PILINHA: {__webCacheId=filmBasicInfo_pl_PL, __webCacheKey=616449}

The Legend of Zelda: Ocarina of Time

Zelda no Densetsu: Toki no Ocarina
1998
8,7 898  ocen
8,7 10 1 898
The Legend of Zelda: Ocarina of Time
powrót do forum gry The Legend of Zelda: Ocarina of Time

Wybitna

ocenił(a) grę na 10

W Polsce z racji tego, że jesteśmy PCtowym ciemnogrodem w zasadzie nieznana

użytkownik usunięty
andros88

Nie generalizuj. Ja grałem w nią właśnie na PCcie, przez emulator N64. Genialna, co powiedzieć więcej, szkoda tylko, że ma duże wymagania zręcznościowe, więc nawet na padzie nie byłem w stanie zrobić kilku zadań pobocznych

ocenił(a) grę na 10
andros88

Jedna z lepszych w jaką grałem.

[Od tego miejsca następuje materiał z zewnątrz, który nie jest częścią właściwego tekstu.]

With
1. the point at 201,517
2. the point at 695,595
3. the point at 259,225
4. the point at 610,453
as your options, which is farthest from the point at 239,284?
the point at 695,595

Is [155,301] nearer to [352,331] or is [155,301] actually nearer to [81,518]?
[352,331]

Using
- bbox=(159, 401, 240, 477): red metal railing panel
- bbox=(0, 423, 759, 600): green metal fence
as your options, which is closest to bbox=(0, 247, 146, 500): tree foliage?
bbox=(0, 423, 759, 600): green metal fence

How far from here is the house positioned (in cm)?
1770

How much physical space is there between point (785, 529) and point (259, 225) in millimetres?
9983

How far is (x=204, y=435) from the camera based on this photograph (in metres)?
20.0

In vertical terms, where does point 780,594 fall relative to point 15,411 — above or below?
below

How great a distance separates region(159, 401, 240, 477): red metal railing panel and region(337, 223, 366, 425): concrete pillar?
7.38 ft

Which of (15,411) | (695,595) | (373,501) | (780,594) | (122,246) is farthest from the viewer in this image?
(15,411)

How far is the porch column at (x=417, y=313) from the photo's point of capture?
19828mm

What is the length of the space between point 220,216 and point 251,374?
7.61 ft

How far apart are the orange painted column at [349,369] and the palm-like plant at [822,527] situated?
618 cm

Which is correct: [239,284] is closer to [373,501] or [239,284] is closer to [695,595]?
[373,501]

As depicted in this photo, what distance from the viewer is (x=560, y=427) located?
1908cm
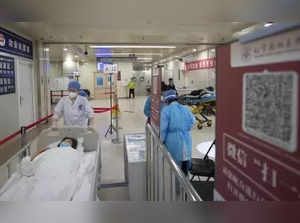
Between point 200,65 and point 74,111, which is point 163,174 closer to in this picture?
point 74,111

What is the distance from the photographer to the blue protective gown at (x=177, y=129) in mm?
3242

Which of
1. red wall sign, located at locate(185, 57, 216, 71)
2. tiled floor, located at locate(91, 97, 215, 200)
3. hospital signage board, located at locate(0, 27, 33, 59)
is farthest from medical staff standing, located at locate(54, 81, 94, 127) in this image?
red wall sign, located at locate(185, 57, 216, 71)

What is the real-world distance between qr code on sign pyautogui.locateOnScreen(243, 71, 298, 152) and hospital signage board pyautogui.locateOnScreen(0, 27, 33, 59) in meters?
6.67

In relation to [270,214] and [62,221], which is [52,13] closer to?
[62,221]

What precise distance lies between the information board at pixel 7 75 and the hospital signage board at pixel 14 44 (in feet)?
0.74

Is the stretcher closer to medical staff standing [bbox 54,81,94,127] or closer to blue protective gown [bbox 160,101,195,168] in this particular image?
medical staff standing [bbox 54,81,94,127]

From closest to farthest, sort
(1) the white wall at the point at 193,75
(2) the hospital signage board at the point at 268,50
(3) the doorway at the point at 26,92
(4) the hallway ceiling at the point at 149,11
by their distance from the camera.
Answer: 1. (2) the hospital signage board at the point at 268,50
2. (4) the hallway ceiling at the point at 149,11
3. (3) the doorway at the point at 26,92
4. (1) the white wall at the point at 193,75

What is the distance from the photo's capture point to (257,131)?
65 centimetres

Genialna !

andros88

A dla mnie nudna jak flaki z olejem. Ale zanim bezmyślnie wystawię 1 gwiazdkę to błagam powiedzcie mi ludzie gdzie jest ten pieprzony miecz! Musisz znaleźć go w lesie a do lasu cię nie wpuszczają... no kurde.

ocenił(a) grę na 10
KiKfilmOWIEC

Mieczyk nie jest w lesie. Tam to idziesz do drzewa i pierwszego bossa. Miecz zdobędziesz ze skrzynki, którą znajdziesz po przejściu przez tunel, który jest na górce na lewo od domku Linka.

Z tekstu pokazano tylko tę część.